In 2012, Coloradoans voted 55 percent to 45 percent to legalize the sale and use of recreational marijuana. From that day, we began the dubious process of trying to build a bridge and walk across it at the same time.
In 2013, voters approved Proposition AA which allowed the state to collect excise and sales tax on marijuana. In 2014-2015 state revenue from marijuana taxes was $66.1 million. But in perspective, that amount is only a quarter of 1 percent of the state’s $26 billion budget.
On Jan. 1, 2014, the sale of recreational marijuana become legal in Colorado and by May 2014, 221 licensed pot stores had opened across Colorado with 75 more applications pending. By 2015 a follow-up study found 58 percent of Coloradans supported the original 2012 vote, 38 percent did not, and 4 percent weren’t sure yet.
The tourism industry in Colorado has set tourism visitation records the last several years. The obvious question is, “Has the legalization of marijuana played a role in that success? The Colorado Tourism Office has conducted yearly research since 2013 to determine key motivators for visitors coming to Colorado, and marijuana does not seem to significantly attract or detract tourists. The findings indicate strong disapproval at one end of the curve and equally strong acceptance at the other. The middle majority 66 percent said, marijuana did not influence their decision to vacation in Colorado. A similar study done in Breckenridge found that only 7 percent avoided vacationing in Colorado, and only 8 percent said they came because of recreational marijuana. Note: A favorite activity of nonmarijuana users vacationing in Colorado is to have their picture taken in front of a pot store for the benefit of folks back home.
Andrew Freedman, the state director of marijuana coordination, cautions that Colorado is in uncharted territory calling for time and research to influence future directions. For example, this fall voters will consider Proposition BB to decide if $66.1 million of marijuana tax sales collections should be kept and spent by the state or refunded to taxpayers according to the state’s constitutional spending limit. The pros and cons are explained in the state’s 2015 Ballot Information Booklet.
In April 2014 a poll by the Durango Chamber of Commerce and Business Improvement District asked “Are you in favor of recreational marijuana stores in Downtown Durango?” resulting in 54 percent in favor, 46 percent not in favor. As a point of reference, there are 12 liquor stores in the city of Durango and combined 13 medicinal and recreational marijuana stores. Sales tax collected by the city through July of this year totaled $348,817 from marijuana and $378,405 from liquor.

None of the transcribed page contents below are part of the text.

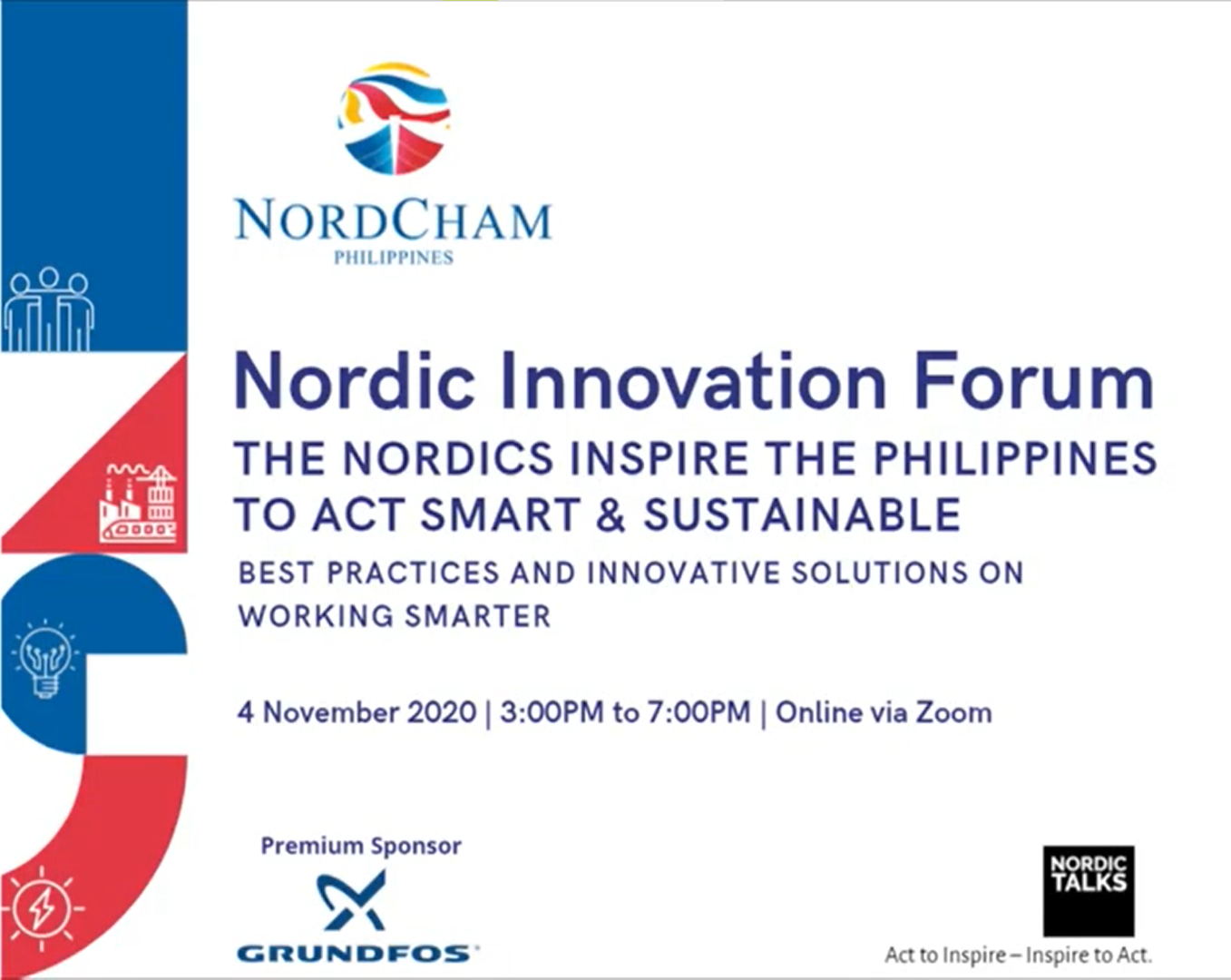 NORDCHAM
PHILIPPINES

Nordic Innovation Forum

THE NORDICS INSPIRE THE PHILIPPINES TO ACT SMART & SUSTAINABLE

BEST PRACTICES AND INNOVATIVE SOLUTIONS ON WORKING SMARTER

4 November 2020 | 3:00PM to 7:00PM | Online via Zoom

Premium Sponsor

GRUNDFOS

NORDIC TALKS

Act to Inspire – Inspire to Act.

Those who manage tourism offices across the state have not included marijuana in marketing their destinations because it is not yet known what impact the law has had on tourism. However, it is important to note that Amendment 54 applies to both residents and visitors to the state, and it specifically bans public consumption of marijuana and using marijuana in public remains illegal. Public areas include, but are not limited to, all public areas in business and residential areas, ski areas and resorts, public parks and sidewalks, state and national parks, and all public lands. It is illegal to take marijuana across state lines, or promote a product that is legal in one state in another state where it is illegal. Because much tourism activity happens in restricted outdoor areas, and the bulk of tourism promotion is sent out of state, tourism agencies have kept marijuana out of marketing programs.
Consistent with the policies of state Office of Tourism, the Durango Area Tourism Office does not include recreational marijuana in destination marketing.